Source records
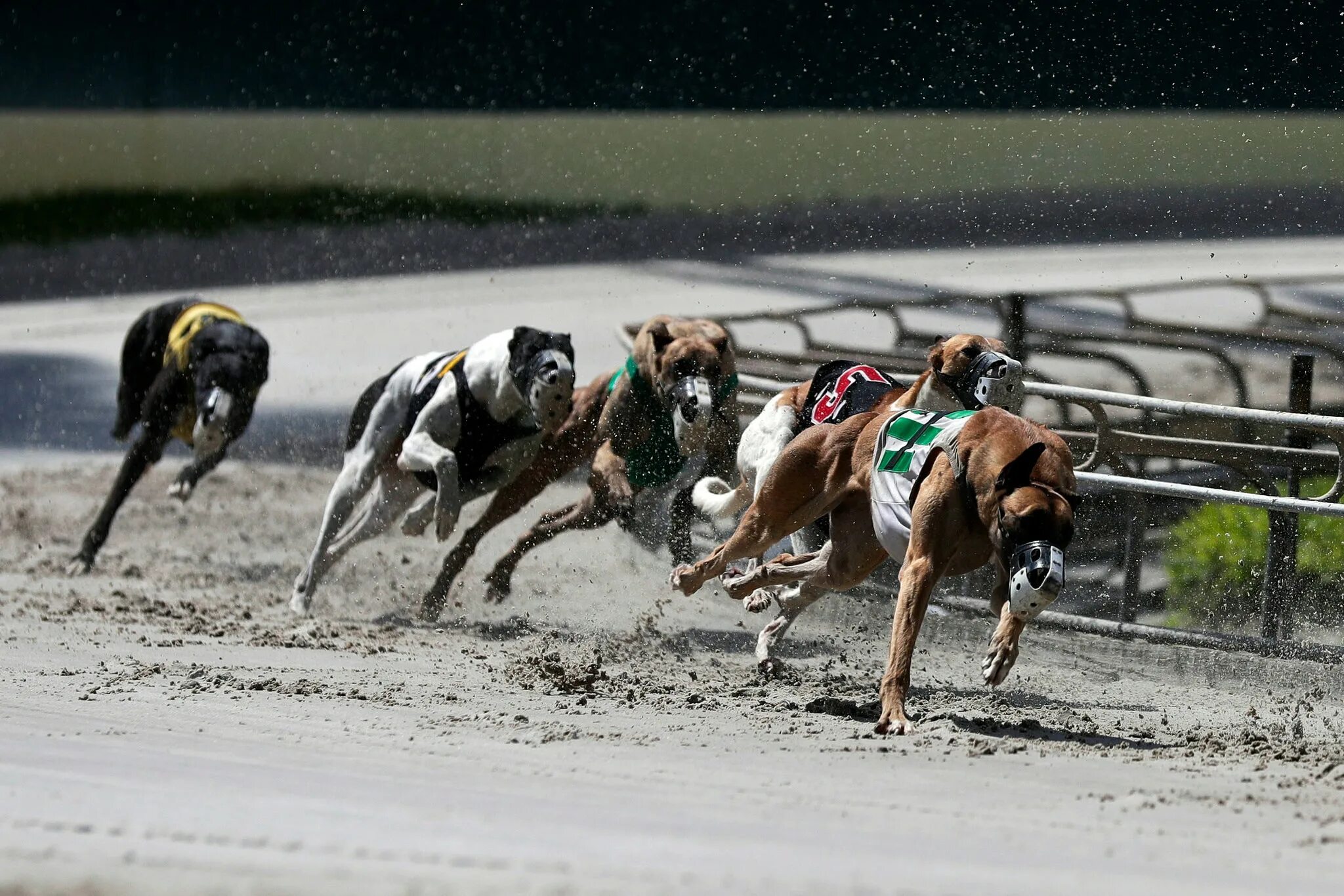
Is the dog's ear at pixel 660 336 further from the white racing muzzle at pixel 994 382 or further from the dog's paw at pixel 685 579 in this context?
the white racing muzzle at pixel 994 382

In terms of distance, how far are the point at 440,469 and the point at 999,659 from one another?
2.54m

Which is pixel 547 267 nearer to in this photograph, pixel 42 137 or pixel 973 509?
pixel 42 137

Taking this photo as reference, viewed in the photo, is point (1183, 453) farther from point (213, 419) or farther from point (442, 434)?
point (213, 419)

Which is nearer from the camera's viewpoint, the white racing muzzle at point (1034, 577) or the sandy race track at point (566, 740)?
the sandy race track at point (566, 740)

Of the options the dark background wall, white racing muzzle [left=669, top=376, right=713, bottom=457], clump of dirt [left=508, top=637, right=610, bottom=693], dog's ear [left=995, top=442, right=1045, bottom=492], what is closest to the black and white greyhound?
white racing muzzle [left=669, top=376, right=713, bottom=457]

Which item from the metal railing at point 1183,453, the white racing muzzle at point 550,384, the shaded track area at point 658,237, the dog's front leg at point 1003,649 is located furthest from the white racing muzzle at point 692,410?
the shaded track area at point 658,237

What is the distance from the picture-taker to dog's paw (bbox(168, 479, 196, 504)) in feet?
22.9

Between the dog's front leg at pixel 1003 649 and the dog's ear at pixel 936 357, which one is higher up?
the dog's ear at pixel 936 357

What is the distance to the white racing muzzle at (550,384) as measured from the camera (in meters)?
5.72

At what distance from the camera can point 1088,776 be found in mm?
3666

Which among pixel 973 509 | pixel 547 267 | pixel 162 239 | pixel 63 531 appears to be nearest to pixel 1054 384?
pixel 973 509

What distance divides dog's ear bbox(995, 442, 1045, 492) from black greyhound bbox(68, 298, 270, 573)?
12.3ft

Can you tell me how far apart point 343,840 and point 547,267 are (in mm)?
11412

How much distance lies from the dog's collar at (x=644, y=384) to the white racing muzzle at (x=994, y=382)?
114 cm
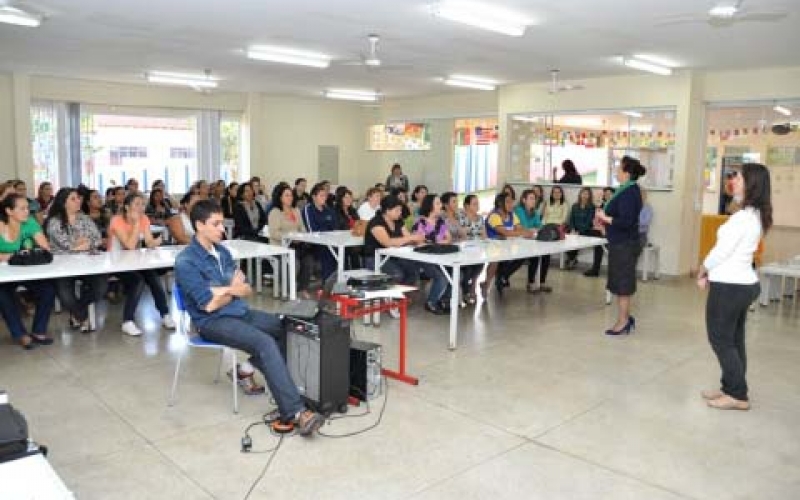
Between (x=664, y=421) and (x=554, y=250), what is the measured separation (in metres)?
2.85

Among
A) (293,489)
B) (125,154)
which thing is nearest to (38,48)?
(125,154)

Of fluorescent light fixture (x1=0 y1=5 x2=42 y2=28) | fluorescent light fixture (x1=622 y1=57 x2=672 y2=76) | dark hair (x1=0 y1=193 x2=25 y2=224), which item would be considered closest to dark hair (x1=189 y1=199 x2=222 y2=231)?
dark hair (x1=0 y1=193 x2=25 y2=224)

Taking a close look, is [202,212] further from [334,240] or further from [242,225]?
[242,225]

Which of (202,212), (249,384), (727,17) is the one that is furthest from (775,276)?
(202,212)

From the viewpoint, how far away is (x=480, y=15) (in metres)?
5.29

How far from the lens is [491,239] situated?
7.20 metres

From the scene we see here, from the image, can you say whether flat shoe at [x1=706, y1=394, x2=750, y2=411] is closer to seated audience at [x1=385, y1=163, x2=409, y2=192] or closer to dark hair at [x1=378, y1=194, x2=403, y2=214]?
dark hair at [x1=378, y1=194, x2=403, y2=214]

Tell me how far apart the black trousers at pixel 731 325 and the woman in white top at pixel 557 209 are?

● Written instruction: Leave out the pictures and print each record exactly as it stands.

● Expected output:
Is the dog's ear at pixel 660 336 further from the white racing muzzle at pixel 994 382 or further from the dog's paw at pixel 685 579 in this context?
the white racing muzzle at pixel 994 382

In terms of distance, how far are the point at 440,469 and the point at 999,659 from one another?
2.54m

Which is pixel 547 267 nearer to in this photograph, pixel 42 137 or pixel 973 509?
pixel 42 137

Taking this photo as reference, viewed in the photo, is point (1183, 453) farther from point (213, 419) or farther from point (442, 434)?
point (213, 419)

Which is nearer from the camera's viewpoint, the white racing muzzle at point (1034, 577) or the sandy race track at point (566, 740)?
the sandy race track at point (566, 740)

Of the options the dark background wall, white racing muzzle [left=669, top=376, right=713, bottom=457], clump of dirt [left=508, top=637, right=610, bottom=693], dog's ear [left=995, top=442, right=1045, bottom=492], what is closest to the black and white greyhound?
white racing muzzle [left=669, top=376, right=713, bottom=457]

Which item from the metal railing at point 1183,453, the white racing muzzle at point 550,384, the shaded track area at point 658,237, the dog's front leg at point 1003,649 is located furthest from the white racing muzzle at point 692,410?
the shaded track area at point 658,237

What is the distance from the picture-taker to dog's paw (bbox(168, 479, 196, 504)) in feet?
22.9

Between the dog's front leg at pixel 1003 649 and the dog's ear at pixel 936 357, which one is higher up?
the dog's ear at pixel 936 357

What is the distance to the white racing muzzle at (550,384) as measured from the camera (in meters)?
5.72

At what distance from the camera can point 1088,776 be found in mm?
3666

Which among pixel 973 509 | pixel 547 267 | pixel 162 239 | pixel 63 531 appears to be nearest to pixel 1054 384?
pixel 973 509

What distance divides dog's ear bbox(995, 442, 1045, 492) from black greyhound bbox(68, 298, 270, 573)?
12.3ft

Can you tell me how far apart point 343,840 and point 547,267 are (in mm)?
11412

How much distance lies from the dog's collar at (x=644, y=384) to the white racing muzzle at (x=994, y=382)?
114 cm
Between (x=664, y=421) and (x=554, y=250), what is the measured separation (in metres)?
2.85

Among
A) (293,489)
B) (125,154)
which thing is nearest to (38,48)?
(125,154)

Of fluorescent light fixture (x1=0 y1=5 x2=42 y2=28) | fluorescent light fixture (x1=622 y1=57 x2=672 y2=76) | dark hair (x1=0 y1=193 x2=25 y2=224), which item would be considered closest to dark hair (x1=189 y1=199 x2=222 y2=231)?
dark hair (x1=0 y1=193 x2=25 y2=224)

Taking a close look, is [202,212] further from [334,240] or further from [242,225]?
[242,225]

Which of (202,212), (249,384), (727,17) is the one that is furthest from (775,276)?
(202,212)

From the viewpoint, how far away is (x=480, y=15) (in metres)?
5.29

How far from the lens is [491,239] situated?
7.20 metres

From the scene we see here, from the image, can you say whether flat shoe at [x1=706, y1=394, x2=750, y2=411] is closer to seated audience at [x1=385, y1=163, x2=409, y2=192] or closer to dark hair at [x1=378, y1=194, x2=403, y2=214]?
dark hair at [x1=378, y1=194, x2=403, y2=214]

Tell me how far apart the black trousers at pixel 731 325 and the woman in white top at pixel 557 209 are?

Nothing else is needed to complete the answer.